通夜に葬儀と一通り終え、21時を越えて宴もたけなわとなり、一連の手伝いをしてくれていたご近所さん達にお礼を告げてお見送りをする。 田舎の葬儀がこんなに大変なものだとは思わなかった。もっとも父や母を始めとする大人達はもっと大変なんだろうけど。 「お兄ちゃん、花火しよ?」 「お前……片付け手伝って来いよ」 「要らないって。お兄ちゃんも今日はもう良いから、休んでいいって」 まぁ、あの狭い台所に何人も人は入らないだろうけれど。 「シンやマァは?」 「叔父さん達とお風呂行くって」 従姉妹達にフラれたらしい。近所の銭湯は22時までだったはずで、僕と妹はというと、先に家の風呂で済ませていた。 「では仕方が無い、お兄様が付き合ってやろう」 「ははー、有り難き幸せー」 偉そうに胸を張る僕に妹が低頭して大げさに感謝の意を示す。僕らは顔を見合わせて笑いながら庭へと出た。

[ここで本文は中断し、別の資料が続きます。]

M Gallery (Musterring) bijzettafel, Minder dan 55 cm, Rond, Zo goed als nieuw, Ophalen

外は満天の星空だった。 天の川が見え、見上げていると流れ星まで見えた。 「凄いお星様……プラネタリウムみたい……!」 「そういえば流星群が来ているんだっけ?」 何だっけな。名前は忘れちゃったけど。 「あー、と。単純に言うと、流れ星が見やすい」 「そうなんだ……!」 小首を傾げた妹にそう説明すると、彼女は真上を見上げて必死に流れ星を探し始めた。 「口開いてるよ」 僕が指摘すると、妹はギロリと睨み付けた後、鼻息荒く口を真一文字に結んで、上空を見上げる。 僕は妹が手にした花火セットと、流れ星を見つけては嬉しそうにはしゃぐ妹を見て、まぁいいかと同じように空を見上げた。 自宅では見る事の出来ないほどの星空を、風呂から帰ってきた従姉妹達に発見されるまでただただ見つめ続けた。

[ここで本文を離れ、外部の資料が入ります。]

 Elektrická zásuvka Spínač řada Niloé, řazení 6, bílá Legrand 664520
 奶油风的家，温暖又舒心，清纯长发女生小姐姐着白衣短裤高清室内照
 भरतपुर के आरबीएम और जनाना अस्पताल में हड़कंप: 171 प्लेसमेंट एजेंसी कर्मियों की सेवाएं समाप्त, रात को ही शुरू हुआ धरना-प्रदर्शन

結局、爺ちゃんが死んで無人となるこの家は叔父さん一家が継ぐことになったらしい。 どこかのドラマにあるみたいに、親族による血で血を洗うような奪い合いの争いなどは無く、逆に押し付け合いなども無く、「淡々と粛々となるべくしてそうなった」とは母の言葉だ。 「忘れ物は無いか?」 父の言葉に僕も妹も「大丈夫」と答え、車に乗り込む。 外は日光が肌を焼く感覚をリアルに感じる程だが、車内はクーラーが効いていてとても涼しく快適だ。 助手席の母が、パワーウィンドウを開けて、叔父夫婦に何度もお礼をいい、頭を下げる。 僕もボタンを操作してウィンドウを開けると、叔父夫婦に手を振った。 「じゃぁ、また、来ます」 僕の言葉に叔父さんは目を細めて頷くと手を振った。 プッと父が軽くクラクションを鳴らしてサヨウナラを告げると、静かに車が動き出した。 僕は妹と共に叔父夫婦へ手を振る。 敷地を出て、左に曲がる。 その道路脇に一輪だけ、向日葵の花が咲いている。 この家に来たときはこの花が一番最初に出迎えてくれて、一番最後まで見送ってくれる。 来年もまた、この花を見ることが出来るのだろうか。 車は三叉路を更に左に曲がった。 もう、向日葵の花は見えない。 僕はウィンドウを閉めると、深くシートにもたれて両目を瞑った。 遠くで鳴く蝉の声が次々に通り過ぎていくのをBGMに、僕は緩やかな眠りへと落ちていく。 ――家に着くまで、夢の一つも見なかった。